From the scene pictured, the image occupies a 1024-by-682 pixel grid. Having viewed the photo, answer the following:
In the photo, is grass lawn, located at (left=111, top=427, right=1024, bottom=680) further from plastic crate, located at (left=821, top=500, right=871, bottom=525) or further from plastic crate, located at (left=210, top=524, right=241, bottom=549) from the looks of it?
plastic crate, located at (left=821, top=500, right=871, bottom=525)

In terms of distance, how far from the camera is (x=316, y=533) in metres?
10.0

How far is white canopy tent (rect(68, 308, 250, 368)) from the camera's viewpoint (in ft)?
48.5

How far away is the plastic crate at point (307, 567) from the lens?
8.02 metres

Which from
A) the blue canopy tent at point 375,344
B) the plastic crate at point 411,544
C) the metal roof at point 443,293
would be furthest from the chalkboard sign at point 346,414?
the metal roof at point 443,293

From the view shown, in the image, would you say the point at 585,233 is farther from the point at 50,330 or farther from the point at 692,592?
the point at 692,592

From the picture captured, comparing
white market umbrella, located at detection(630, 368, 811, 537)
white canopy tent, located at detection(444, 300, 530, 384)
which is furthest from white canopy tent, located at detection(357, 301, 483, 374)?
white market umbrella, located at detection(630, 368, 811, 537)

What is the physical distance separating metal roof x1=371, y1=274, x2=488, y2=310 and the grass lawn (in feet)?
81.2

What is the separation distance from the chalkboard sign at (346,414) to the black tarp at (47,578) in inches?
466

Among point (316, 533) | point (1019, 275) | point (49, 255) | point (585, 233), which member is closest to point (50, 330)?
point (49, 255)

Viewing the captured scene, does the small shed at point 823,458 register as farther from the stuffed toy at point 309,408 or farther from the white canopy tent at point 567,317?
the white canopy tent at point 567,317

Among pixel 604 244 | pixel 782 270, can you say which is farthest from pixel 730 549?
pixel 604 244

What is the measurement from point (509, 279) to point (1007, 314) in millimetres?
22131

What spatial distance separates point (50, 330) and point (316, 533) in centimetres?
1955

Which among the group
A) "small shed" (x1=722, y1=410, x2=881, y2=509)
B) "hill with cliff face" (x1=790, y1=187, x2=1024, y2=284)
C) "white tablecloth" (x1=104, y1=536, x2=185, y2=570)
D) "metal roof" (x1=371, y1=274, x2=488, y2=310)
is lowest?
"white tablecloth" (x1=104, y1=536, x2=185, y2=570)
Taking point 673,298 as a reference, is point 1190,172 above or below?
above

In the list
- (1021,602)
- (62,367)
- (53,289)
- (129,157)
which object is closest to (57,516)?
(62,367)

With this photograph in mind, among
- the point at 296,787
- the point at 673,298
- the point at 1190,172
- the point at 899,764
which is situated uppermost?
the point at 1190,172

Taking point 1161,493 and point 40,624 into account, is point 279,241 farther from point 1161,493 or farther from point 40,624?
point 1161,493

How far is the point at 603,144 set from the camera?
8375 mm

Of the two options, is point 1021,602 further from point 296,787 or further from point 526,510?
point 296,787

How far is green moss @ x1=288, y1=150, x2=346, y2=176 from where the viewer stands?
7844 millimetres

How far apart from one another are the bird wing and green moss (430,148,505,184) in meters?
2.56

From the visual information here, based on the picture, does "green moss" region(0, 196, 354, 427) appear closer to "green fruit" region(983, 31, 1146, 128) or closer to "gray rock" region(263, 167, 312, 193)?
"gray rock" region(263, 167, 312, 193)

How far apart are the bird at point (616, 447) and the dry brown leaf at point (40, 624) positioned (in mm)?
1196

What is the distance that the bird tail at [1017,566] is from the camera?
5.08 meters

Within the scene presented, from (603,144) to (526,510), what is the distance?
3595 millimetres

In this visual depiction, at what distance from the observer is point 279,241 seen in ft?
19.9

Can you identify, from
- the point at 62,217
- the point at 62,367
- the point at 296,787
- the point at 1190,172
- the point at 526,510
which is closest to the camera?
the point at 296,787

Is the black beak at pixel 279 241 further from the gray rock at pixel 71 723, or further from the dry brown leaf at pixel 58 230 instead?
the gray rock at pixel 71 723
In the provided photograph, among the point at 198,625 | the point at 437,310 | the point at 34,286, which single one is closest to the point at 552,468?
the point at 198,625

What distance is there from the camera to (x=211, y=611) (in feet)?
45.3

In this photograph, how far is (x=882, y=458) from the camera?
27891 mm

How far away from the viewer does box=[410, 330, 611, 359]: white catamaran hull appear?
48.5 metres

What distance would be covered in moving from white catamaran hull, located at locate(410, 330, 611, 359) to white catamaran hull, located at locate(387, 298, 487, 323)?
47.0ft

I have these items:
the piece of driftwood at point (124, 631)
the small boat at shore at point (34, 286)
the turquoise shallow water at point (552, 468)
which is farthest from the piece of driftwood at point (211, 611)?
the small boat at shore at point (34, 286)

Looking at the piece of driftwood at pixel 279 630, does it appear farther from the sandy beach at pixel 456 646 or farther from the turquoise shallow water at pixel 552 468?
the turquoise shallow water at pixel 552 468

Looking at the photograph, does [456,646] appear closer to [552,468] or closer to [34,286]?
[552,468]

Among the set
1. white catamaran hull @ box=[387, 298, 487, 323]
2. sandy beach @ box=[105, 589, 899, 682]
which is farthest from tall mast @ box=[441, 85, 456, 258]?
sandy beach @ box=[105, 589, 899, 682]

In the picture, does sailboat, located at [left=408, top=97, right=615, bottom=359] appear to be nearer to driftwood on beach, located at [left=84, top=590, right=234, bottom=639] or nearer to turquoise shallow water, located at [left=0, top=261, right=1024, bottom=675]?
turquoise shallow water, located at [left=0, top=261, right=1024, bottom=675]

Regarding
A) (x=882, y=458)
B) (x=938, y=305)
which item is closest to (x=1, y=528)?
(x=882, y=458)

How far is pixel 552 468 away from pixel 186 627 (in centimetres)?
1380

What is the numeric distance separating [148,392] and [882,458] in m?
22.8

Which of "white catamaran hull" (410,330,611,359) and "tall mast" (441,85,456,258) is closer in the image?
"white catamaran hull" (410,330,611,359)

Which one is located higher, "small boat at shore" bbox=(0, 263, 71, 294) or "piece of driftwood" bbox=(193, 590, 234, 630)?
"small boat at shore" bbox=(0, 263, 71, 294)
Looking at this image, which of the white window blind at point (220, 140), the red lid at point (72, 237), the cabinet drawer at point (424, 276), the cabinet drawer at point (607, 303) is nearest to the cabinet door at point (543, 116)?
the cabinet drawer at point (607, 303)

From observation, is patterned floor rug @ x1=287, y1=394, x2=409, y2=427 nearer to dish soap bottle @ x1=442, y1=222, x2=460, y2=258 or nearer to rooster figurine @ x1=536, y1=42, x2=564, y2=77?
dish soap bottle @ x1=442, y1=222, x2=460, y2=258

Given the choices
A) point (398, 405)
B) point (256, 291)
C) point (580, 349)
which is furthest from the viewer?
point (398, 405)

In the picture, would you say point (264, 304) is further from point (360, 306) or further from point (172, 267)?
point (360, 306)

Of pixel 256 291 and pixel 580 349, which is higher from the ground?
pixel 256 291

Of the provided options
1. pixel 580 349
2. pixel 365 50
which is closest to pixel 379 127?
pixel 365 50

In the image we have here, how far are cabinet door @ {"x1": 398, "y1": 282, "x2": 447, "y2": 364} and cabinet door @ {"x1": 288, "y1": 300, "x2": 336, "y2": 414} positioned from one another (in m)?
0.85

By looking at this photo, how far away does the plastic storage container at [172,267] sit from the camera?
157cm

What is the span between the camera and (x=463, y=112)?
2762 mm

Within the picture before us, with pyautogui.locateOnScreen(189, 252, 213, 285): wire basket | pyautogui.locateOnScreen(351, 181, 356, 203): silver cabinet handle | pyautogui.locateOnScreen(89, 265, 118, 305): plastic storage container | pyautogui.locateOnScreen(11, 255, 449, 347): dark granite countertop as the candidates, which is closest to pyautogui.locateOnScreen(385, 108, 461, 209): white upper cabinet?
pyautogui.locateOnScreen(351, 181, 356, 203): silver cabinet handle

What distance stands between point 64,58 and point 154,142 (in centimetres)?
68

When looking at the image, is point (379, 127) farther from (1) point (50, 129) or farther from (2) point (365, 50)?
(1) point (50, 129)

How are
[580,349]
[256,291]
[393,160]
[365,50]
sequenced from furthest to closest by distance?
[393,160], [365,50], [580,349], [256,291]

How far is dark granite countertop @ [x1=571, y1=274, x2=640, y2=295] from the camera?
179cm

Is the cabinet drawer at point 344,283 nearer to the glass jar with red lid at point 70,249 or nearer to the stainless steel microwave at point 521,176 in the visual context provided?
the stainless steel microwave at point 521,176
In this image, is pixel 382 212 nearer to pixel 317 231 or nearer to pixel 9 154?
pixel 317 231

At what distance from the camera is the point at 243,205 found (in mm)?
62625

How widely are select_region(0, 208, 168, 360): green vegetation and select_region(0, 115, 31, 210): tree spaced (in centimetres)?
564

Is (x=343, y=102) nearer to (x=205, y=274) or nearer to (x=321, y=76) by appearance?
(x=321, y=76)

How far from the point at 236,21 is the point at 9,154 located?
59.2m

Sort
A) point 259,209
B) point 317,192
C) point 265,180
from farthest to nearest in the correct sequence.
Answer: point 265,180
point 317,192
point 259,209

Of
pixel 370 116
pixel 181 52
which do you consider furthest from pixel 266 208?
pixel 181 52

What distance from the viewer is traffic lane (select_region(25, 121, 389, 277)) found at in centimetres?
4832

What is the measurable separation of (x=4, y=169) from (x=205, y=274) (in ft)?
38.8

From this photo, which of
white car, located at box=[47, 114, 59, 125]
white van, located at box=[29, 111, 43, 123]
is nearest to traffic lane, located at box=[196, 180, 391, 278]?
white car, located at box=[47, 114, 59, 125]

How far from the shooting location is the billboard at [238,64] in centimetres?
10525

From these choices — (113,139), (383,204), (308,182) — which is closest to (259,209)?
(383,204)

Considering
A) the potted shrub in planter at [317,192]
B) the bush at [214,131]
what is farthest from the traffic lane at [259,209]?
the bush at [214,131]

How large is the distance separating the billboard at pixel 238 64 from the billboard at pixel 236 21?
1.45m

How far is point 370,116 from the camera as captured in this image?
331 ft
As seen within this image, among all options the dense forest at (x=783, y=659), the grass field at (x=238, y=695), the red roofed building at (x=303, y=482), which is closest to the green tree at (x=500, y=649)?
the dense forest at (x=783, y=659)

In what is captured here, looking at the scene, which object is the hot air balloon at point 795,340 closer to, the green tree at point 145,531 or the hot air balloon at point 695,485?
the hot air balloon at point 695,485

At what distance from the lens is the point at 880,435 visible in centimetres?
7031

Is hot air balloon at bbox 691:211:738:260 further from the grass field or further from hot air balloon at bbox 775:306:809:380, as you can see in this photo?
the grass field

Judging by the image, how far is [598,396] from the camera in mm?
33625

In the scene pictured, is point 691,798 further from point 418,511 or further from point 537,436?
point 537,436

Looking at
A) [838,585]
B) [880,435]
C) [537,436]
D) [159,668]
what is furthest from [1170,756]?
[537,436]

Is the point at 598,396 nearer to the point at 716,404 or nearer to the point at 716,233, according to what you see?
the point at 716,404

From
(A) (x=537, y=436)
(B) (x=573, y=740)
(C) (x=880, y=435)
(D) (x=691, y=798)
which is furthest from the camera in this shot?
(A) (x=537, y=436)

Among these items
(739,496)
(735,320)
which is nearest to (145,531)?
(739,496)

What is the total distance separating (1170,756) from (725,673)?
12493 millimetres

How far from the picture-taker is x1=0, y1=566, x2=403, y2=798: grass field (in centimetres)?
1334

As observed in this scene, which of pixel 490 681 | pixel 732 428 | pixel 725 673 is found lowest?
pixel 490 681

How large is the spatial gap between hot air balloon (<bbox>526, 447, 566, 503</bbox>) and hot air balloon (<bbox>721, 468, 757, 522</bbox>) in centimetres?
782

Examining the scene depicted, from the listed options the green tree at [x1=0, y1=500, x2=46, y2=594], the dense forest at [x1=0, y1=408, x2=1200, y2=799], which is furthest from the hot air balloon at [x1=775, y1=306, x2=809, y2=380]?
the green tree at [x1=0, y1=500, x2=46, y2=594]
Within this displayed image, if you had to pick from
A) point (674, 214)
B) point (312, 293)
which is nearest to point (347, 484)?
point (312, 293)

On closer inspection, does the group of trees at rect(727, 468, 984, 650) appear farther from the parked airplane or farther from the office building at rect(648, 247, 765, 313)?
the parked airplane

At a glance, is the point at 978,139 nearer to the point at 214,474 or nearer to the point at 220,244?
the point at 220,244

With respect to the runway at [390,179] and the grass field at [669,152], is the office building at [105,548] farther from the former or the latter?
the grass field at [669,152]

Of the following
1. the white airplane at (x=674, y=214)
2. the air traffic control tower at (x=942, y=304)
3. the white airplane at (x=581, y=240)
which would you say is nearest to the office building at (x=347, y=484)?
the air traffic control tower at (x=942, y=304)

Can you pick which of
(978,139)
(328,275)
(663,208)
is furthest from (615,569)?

◆ What this task involves
Please present the lines as a numbered list, starting with the very first line and going on through the line with "8.02 metres", both included, and leaving out blank lines.

◆ Reply to the task
1. From the scene pictured, the image occupies a 1024-by-682 pixel grid. Having viewed the photo, answer the following:
2. In the photo, is grass lawn, located at (left=111, top=427, right=1024, bottom=680) further from plastic crate, located at (left=821, top=500, right=871, bottom=525) or further from plastic crate, located at (left=210, top=524, right=241, bottom=549) from the looks of it?
3. plastic crate, located at (left=821, top=500, right=871, bottom=525)
4. In terms of distance, how far from the camera is (x=316, y=533) in metres?
5. 10.0
6. How far is white canopy tent (rect(68, 308, 250, 368)) from the camera's viewpoint (in ft)?
7. 48.5
8. How far away is the plastic crate at point (307, 567) from the lens?
9. 8.02 metres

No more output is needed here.